[START OF DATA RECORDS]

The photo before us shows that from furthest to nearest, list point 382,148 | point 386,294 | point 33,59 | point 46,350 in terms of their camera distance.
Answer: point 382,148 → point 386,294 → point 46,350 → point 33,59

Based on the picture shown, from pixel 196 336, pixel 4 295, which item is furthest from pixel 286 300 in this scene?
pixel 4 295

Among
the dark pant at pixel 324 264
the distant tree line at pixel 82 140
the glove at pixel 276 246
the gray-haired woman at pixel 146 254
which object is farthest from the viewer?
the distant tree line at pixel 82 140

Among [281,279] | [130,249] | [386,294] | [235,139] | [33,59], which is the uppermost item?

[END OF DATA RECORDS]
[START OF DATA RECORDS]

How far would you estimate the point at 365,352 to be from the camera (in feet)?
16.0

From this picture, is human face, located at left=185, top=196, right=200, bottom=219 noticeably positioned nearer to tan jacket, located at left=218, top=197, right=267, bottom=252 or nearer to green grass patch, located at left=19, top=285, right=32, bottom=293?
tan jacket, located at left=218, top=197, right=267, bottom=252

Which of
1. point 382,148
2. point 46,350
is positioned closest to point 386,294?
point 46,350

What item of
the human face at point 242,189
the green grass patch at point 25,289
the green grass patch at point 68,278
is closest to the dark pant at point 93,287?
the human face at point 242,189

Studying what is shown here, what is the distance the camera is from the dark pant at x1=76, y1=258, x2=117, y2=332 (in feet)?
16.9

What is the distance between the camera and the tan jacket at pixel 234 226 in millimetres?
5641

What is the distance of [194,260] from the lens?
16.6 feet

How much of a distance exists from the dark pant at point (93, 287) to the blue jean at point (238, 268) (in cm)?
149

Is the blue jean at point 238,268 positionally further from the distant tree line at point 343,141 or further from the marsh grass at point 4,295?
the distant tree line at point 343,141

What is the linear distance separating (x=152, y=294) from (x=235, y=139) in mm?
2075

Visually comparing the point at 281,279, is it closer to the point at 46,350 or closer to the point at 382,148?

[END OF DATA RECORDS]

SET EXERCISE: In the listing, take the part that opens with the line containing "The photo before" and closes with the line containing "Answer: point 382,148", and give those lines again with "camera distance" switched to "distance from the camera" and nothing else changed.

COMPLETE ANSWER:
The photo before us shows that from furthest to nearest, list point 382,148 | point 386,294 | point 33,59 | point 46,350 in terms of their distance from the camera.
Answer: point 382,148 → point 386,294 → point 46,350 → point 33,59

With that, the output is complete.